В то же время с точки зрения макроисторического анализа тираноборцы — любопытный феномен. Здесь, конечно же, есть элемент жертвенности и благородства: эти люди, как правило, рисковали собой, часто погибали в борьбе за свободу — самое ценное, что есть у человека, причем у христианина тоже.

В манифесте несостоявшегося «диктатора» декабристов Сергея Трубецкого читаем:«Упразднение постоянной армии». Что это значило бы для России, нетрудно представить

— Но что они понимали под свободой?

— С точки зрения государства подлинная свобода возможна только там, где люди ограждены от скрытого манипулирования властью. В этом смысле мне всегда импонировало византийское отношение к монархии: только тот правитель считается истинным государем, который использует свою власть для охраны свободы своих подначальных. В противном же случае он беззаконный тиран. Такого понимания не было ни в средневековой Европе, ни в России. Это позднеантичная модель, к которой средиземноморская культура шла долгие века: архаические царства, с их частнособственническим представлением о государственной власти, сменяли демократические режимы, которые вырождались либо в охлократию, либо в олигархию. И как реакция на это вырождение возникала новая, монархическая, демократия, которая оказывалась наиболее стабильной формой государства.

— Почему?

* ЗАДАНИЯ:
- A) Перечислите все формы государства, которые во фрагменте о тираноборцах названы при описании пути средиземноморской культуры.
- B) Какое положение из манифеста Сергея Трубецкого цитируется во фрагменте о тираноборцах?
- C) Продолжите фрагмент о тираноборцах, начав сразу после его последней фразы.

* ИСХОДНЫЕ МАТЕРИАЛЫ:
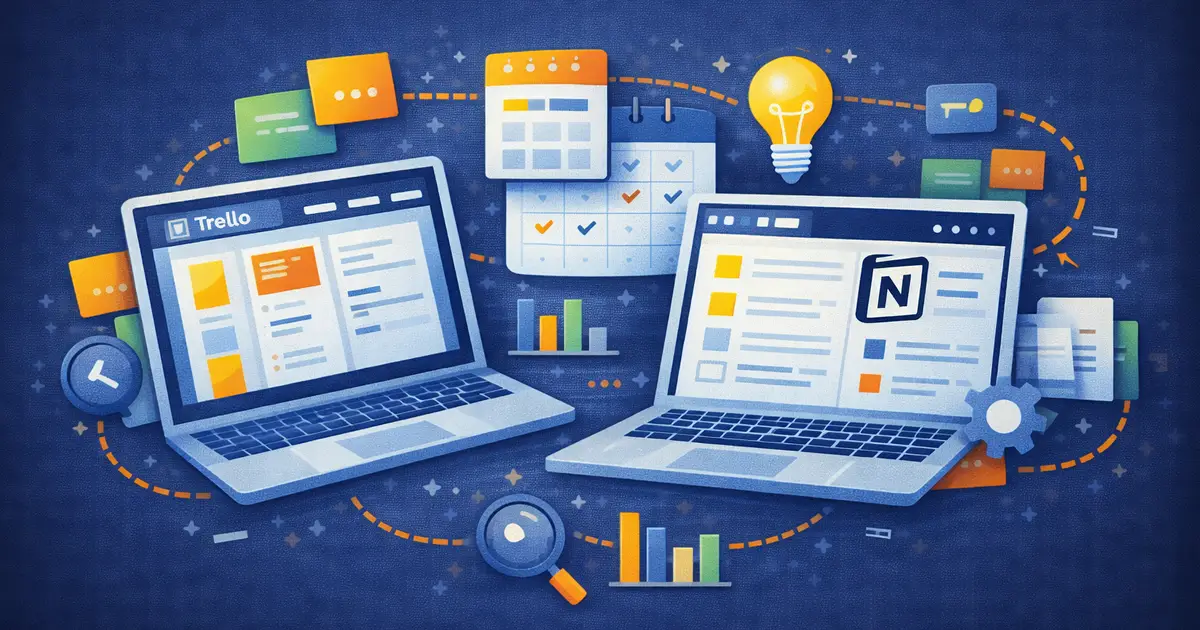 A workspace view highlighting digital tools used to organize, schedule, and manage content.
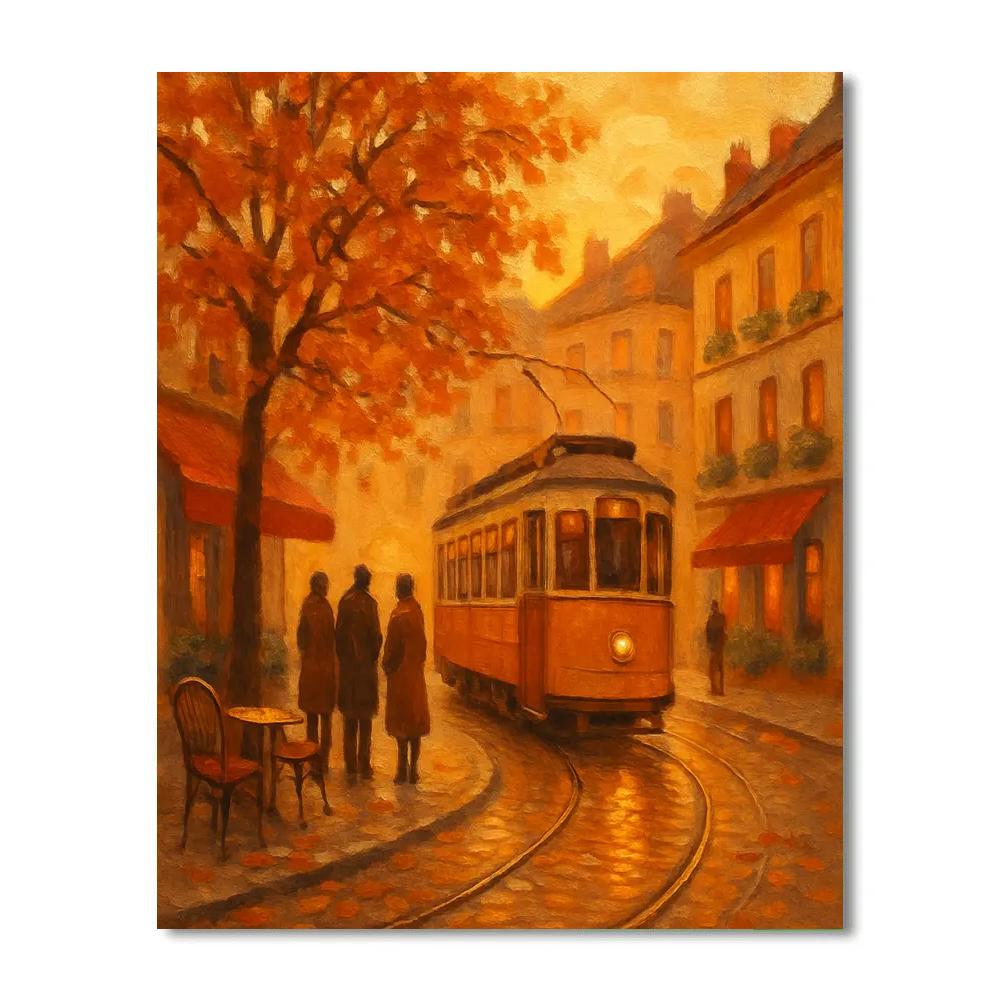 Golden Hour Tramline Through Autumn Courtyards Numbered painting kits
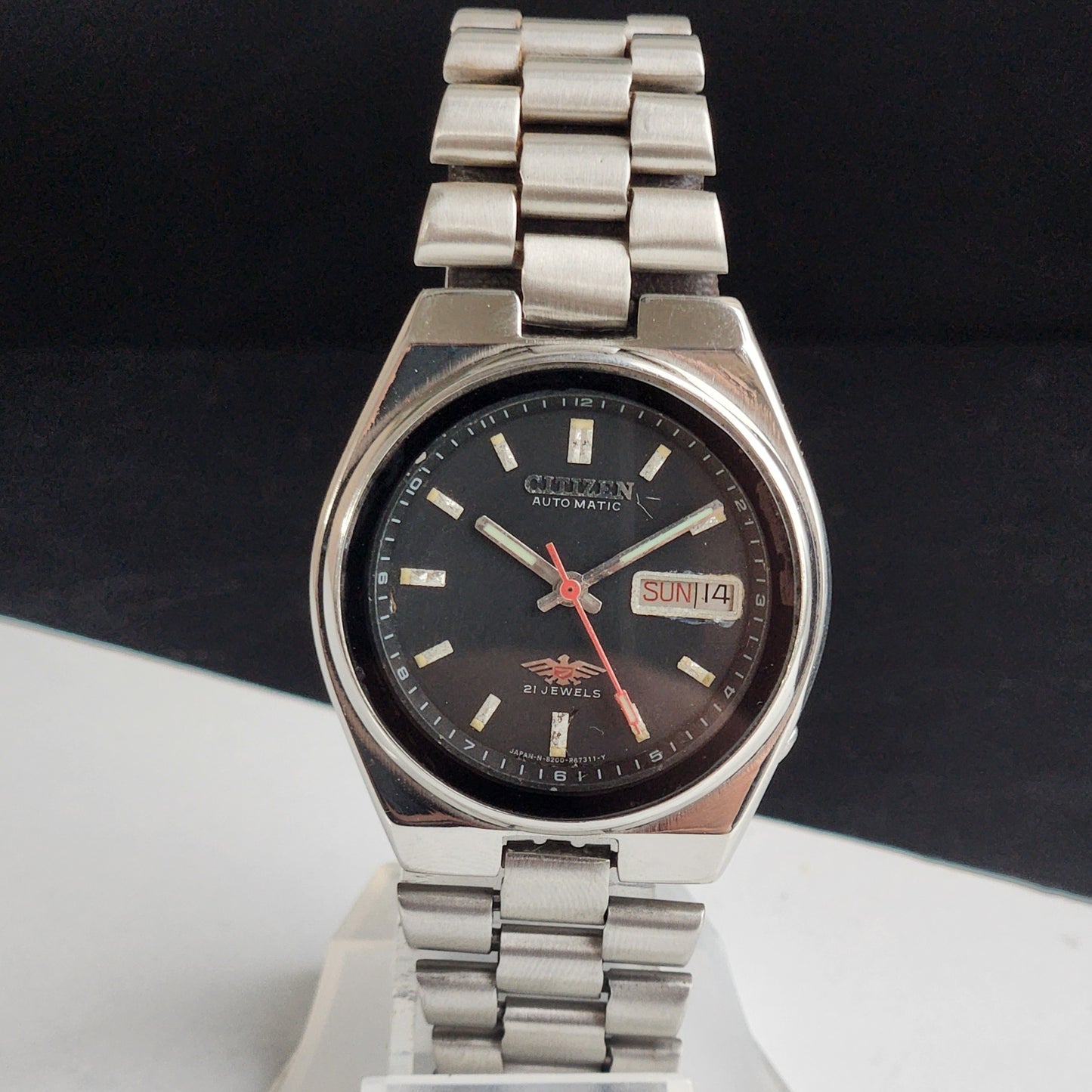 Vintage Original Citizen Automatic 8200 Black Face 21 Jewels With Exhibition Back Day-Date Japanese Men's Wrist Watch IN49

* ОТВЕТЫ:
- A) Архаические царства, демократические режимы, охлократия, олигархия, монархическая демократия.

- B) «Упразднение постоянной армии».

- C)
— Потому что появлялся человек, который нес личную ответственность за политические решения. Таков был Август, архетип императора. Позже, со времен Константина Великого, на эту модель гармонично легла идея христианского жертвенного служения. В Европе происходит тот же процесс, только с запозданием на пару тысяч лет. Сначала на руинах античного мира растут «приватизированные» варварскими кланами племенные государства, которые медленно превращаются в полноценные монархии. Затем, часто через фазы охлократических диктатур и олигархий, образуются конституционные монархии или президентские демократии. Это, по сути дела, монархические режимы, ограниченные выборной системой. Если вы видели инаугурацию американского президента, то фактически видели возведение на трон нового императора. Система эта более или менее стабильна, однако, с христианской точки зрения, в ней есть лукавство: такой «избранный монарх» несет ответственность за свои дела не перед Богом, а перед теми, кто обеспечил его избрание, и именно этим лицам или группам лиц принадлежит власть. Но они вообще ни перед кем не несут ответственности и фактически используют государства и народы в своих интересах.

— Это шаг назад от византийской модели?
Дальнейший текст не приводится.